=== PROBLEM SET ===
A – On the gcd and lcm problem page, transcribe the stretch from "Consider 2 integers" through "< n ，m<=10^12）。".
B – Using the gcd and lcm problem page, decide whether each statement is true, and for each give yes or no plus the exact words of the page that settle it: (i) The input holds only a single test case. (ii) In the code, INF is set to 1e13. (iii) The loop in the code continues while i*i is at most M.

=== PAGE TEXT ===
+ + + + +
Description 

Consider 2 integers a,b,and gcd(a,b)=n,lcm(a,b)=m.Now give you 2 integers n,m,there may exist multiple (a,b) meet requirements，Please tell me the pair which has the minimum sum.

Input 

The input consists of multiple test cases. Each contains 2 integers n,m.（0 < n ，m<=10^12）。

Output 

For each case,output 2 integer x,y.（x<=y）.The pair which has the minimum sum.

3 60

12 15

題目連結

#include <iostream>
#include <cstdio>
#include <cmath>
#include <string>
#include <cstring>
#include <algorithm>
#include <limits>
#include <vector>
#include <stack>
#include <queue>
#include <set>
#include <map>
#define lowbit(x) ( x&(-x) )
#define pi 3.141592653589793
#define e 2.718281828459045
using namespace std;
typedef long long ll;
const ll INF=1e13;
ll N, M, p, q;      //gcd==N; lcm==M; gcd(pN, qN)==N, lcm(pN, qN)==M
ll little, large, ans_little, ans_large;
ll gcd(ll a, ll b)
{
    return b==0?a:gcd(b, a%b);
}
int main()
{
    while(scanf("%lld%lld", &N, &M)!=EOF)
    {
        if(M%N) continue;
        little=large=ans_large=ans_little=INF;
        M/=N;
        for(ll i=1; i*i<=M; i++)
        {
            if(M%i==0 && gcd(i, M/i)==1)
            {
                ans_little=i;
                ans_large=M/i;
            }
        }
        printf("%lld %lld\n", ans_little*N, ans_large*N);
    }
    return 0;
}
+ + + + +
=== DATA ===
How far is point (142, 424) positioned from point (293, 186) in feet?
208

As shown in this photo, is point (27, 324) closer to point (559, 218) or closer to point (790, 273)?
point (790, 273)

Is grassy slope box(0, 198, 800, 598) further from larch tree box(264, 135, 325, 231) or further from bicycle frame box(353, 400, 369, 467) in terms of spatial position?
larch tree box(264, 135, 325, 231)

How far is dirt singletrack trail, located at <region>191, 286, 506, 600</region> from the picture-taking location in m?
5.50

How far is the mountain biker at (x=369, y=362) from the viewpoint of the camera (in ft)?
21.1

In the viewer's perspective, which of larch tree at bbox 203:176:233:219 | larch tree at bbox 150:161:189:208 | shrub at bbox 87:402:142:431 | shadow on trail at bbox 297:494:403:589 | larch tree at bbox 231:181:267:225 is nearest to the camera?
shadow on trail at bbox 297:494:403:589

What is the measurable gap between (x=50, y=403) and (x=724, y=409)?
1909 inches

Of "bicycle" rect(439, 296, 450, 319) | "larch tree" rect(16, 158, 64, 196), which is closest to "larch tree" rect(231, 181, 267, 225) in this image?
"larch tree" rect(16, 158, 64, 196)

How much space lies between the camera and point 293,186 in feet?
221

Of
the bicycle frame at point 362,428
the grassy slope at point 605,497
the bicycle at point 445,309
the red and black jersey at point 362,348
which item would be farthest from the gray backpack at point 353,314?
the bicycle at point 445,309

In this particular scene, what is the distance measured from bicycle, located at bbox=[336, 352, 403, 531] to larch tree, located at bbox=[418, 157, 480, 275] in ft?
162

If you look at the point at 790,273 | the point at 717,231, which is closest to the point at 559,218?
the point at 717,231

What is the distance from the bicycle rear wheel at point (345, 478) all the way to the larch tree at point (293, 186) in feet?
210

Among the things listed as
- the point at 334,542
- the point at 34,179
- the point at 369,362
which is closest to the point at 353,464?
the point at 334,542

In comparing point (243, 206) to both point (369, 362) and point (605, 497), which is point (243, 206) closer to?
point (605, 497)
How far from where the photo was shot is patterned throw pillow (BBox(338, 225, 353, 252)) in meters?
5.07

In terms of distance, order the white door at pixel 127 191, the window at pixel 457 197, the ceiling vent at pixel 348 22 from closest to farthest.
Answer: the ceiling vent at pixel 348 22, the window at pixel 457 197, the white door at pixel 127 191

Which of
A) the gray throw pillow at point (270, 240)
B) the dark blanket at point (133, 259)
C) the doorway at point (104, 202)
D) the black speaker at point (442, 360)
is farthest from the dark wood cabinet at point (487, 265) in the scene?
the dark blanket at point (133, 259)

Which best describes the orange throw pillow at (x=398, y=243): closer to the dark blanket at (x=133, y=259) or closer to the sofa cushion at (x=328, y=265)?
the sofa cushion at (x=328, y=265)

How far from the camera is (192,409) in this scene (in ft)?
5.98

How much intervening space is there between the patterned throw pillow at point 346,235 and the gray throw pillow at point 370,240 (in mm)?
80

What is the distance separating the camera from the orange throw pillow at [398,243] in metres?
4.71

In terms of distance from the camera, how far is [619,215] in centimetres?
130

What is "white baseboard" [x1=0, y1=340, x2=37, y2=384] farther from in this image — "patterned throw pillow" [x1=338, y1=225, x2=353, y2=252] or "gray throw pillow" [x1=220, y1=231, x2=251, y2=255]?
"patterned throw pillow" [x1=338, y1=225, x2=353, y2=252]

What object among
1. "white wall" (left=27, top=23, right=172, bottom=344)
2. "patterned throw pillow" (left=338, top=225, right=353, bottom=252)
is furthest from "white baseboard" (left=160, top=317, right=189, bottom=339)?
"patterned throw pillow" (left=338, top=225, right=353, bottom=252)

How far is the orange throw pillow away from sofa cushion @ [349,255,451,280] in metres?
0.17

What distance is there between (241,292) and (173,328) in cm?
+ + + + +
=== RESPONSE LIST ===
A –
Consider 2 integers a,b,and gcd(a,b)=n,lcm(a,b)=m.Now give you 2 integers n,m,there may exist multiple (a,b) meet requirements，Please tell me the pair which has the minimum sum.

Input 

The input consists of multiple test cases. Each contains 2 integers n,m.（0 < n ，m<=10^12）。

B –
(i) No: "The input consists of multiple test cases."
(ii) Yes: "const ll INF=1e13;"
(iii) Yes: "for(ll i=1; i*i<=M; i++)"